[Scene-based spatial questions]
———

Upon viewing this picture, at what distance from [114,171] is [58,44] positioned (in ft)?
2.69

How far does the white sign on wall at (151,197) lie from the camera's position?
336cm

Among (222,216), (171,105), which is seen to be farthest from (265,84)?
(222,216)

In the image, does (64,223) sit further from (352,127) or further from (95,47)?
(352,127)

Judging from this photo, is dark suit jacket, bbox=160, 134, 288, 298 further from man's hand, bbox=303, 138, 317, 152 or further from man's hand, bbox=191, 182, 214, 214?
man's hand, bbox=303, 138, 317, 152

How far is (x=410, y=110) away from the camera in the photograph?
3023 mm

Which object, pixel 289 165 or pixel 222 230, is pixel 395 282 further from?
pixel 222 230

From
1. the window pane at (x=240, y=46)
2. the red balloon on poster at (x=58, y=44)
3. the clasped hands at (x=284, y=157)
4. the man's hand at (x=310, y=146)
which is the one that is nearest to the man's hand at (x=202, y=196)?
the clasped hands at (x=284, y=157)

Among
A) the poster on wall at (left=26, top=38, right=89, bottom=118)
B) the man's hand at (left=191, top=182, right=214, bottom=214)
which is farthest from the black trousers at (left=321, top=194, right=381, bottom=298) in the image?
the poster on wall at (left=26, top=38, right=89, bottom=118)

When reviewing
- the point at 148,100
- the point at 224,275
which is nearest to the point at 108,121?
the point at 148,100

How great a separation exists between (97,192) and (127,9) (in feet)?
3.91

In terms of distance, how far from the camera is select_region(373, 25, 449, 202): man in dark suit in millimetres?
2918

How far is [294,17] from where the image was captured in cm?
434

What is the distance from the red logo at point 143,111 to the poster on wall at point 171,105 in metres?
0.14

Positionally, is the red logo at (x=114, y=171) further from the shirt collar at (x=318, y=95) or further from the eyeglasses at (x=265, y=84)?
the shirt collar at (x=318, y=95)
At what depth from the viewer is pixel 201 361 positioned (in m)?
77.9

———

- **The exercise**
Copy out all of the records above again, word for word and in the same order.

- **Full response**
Upon viewing this picture, at what distance from [114,171] is [58,44] positioned (in ft)?
2.69

How far does the white sign on wall at (151,197) lie from the camera's position?
336cm

Among (222,216), (171,105), which is seen to be farthest from (265,84)?
(222,216)

In the image, does (64,223) sit further from (352,127) or further from (95,47)?
(352,127)

Judging from this photo, is dark suit jacket, bbox=160, 134, 288, 298 further from man's hand, bbox=303, 138, 317, 152 or further from man's hand, bbox=191, 182, 214, 214?
man's hand, bbox=303, 138, 317, 152

How far is (x=410, y=110) away from the camera in the photograph?
3023 mm

Which object, pixel 289 165 or pixel 222 230, is pixel 395 282 further from?
pixel 222 230

From
1. the window pane at (x=240, y=46)
2. the red balloon on poster at (x=58, y=44)
3. the clasped hands at (x=284, y=157)
4. the man's hand at (x=310, y=146)
which is the one that is nearest to the man's hand at (x=202, y=196)?
the clasped hands at (x=284, y=157)

Among
A) the poster on wall at (left=26, top=38, right=89, bottom=118)
B) the man's hand at (left=191, top=182, right=214, bottom=214)
which is farthest from the black trousers at (left=321, top=194, right=381, bottom=298) in the image?
the poster on wall at (left=26, top=38, right=89, bottom=118)

When reviewing
- the point at 148,100
- the point at 224,275
which is nearest to the point at 108,121?
the point at 148,100

How great a separation exists between (97,192) and (127,9) (in feet)?
3.91

In terms of distance, how far from the camera is select_region(373, 25, 449, 202): man in dark suit in millimetres?
2918

How far is [294,17] from where the image was captured in cm?
434

What is the distance from the red logo at point 143,111 to the poster on wall at point 171,105 in metres?
0.14

Positionally, is the red logo at (x=114, y=171) further from the shirt collar at (x=318, y=95) or further from the eyeglasses at (x=265, y=84)?
the shirt collar at (x=318, y=95)
At what depth from the viewer is pixel 201 361 positioned (in m)?
77.9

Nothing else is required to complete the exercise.